Originators: Witness the wonder of Jackie Shane in 8 essential performances

“I found out early that you cannot be too much in this world,” Jackie Shane said when she was nearing the final years of her life. “You can’t. It’s impossible.”

She was speaking to the author of the liner notes for her late-career boxed set, Any Other Way, a rare and lavish document of a performing life set apart by how stunningly self-possessed it was.

Born in 1940, Shane came of age in Nashville during the Jim Crow, pre-Stonewall 1950s, already identifying assuredly as a Black girl in a Black boy’s body by the time she entered her teens. She got her first performing experience in charismatic churches and clubs along Jefferson Street, creating her own technique of standing behind the drum kit to play and sing at the same time. There, she crossed paths with other budding legends. Joe Tex admired her abilities, and Little Richard inspired her early ecstatic, rocking style, but she very quickly developed a fiercely dignified presence that was all her own.

Shane left Nashville with a carnival tent show just before the end of the decade, and made her way to Toronto, where she felt there were fewer threats to her freedom. There, fronting a horn combo, she was a revelation to R&B lovers, intense in her eye contact, elastic in her expression and flashy in her appearance. She wrote some of her material, and also interpreted others’ songs with profound feeling.

Without fail, Shane insisted on the worth of her gifts and labor. She’d made only a handful of live and studio recordings before she got fed up with people in the business stealing credit, demanding undeserved cuts of her income and even worse abuse, and withdrew from the spotlight on her own terms in 1971. Eventually returning to Nashville, she lived a willfully private existence until the Numero Group project brought her short yet singular career belated recognition 2017. In one of the few interviews she agreed to at that time, she put an end to her misgendering, establishing once and for all that she was a trans woman. Even then, it was clear that she felt no particular need to explain herself to the world.

These eight essential performances communicate plenty.  

Shane’s sole performance on American television was the number she did on the Nashville R&B show “Night Train”:

Compared with versions recorded by other artists, Ray Charles included, Shane’s rendition of “Sticks and Stones” is a hopped-up, furious-paced boogie.
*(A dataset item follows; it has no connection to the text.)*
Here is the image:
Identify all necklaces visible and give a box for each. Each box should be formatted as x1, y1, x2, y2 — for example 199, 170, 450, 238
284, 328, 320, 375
But she sounds absolutely in her element, nimbly hurtling through verses that shrug off judgment.  

In the country and bluegrass classic “You Are My Sunshine,” often given a brisk and buoyant treatment, she found a subtext of excruciating absence.

“Any Other Way” had done well for Stax’s William Bell, but Shane slowed it down and embroidered it with the anguish of keeping up appearances in the face of romantic loss. She slyly softened her phrasing, and applied vulnerable vibrato in the rendition that gave her a regional, Canadian hit.

“I wanna know if I’ll ever be free,” she demands during the bluesy “Cruel Cruel World,” one of her originals. Before the track is over, she attacks her syllables in eruptive, imperative bursts.

“Stand Up Straight and Tall” captures one of her grittiest performances.

Shane had her own way of incorporating the power of the testifying she’d witness in church into her on-stage monologues. While the band vamped in the middle of a song, she was unafraid to speak her truths. The greatest example of her sermonizing raps captured on tape is in her live version of “Money (That’s What I Want).” “You know, when I’m walkin’ down Yonge Street, you won’t believe this,” she started out, drawing in her audience. “But you know, some of them funny people have the nerve to point a finger at me and grin and smile and whisper. But you know, that don’t worry Jackie, because I know I look good. And every Monday morning, I laugh and grin on my way to the bank, because I got mine. …You know what my slogan is? Baby, do what you want. Just know what you’re doing. As long as you don’t force your will and your way on anybody else, live your life, because ain’t nobody sanctified and holy.”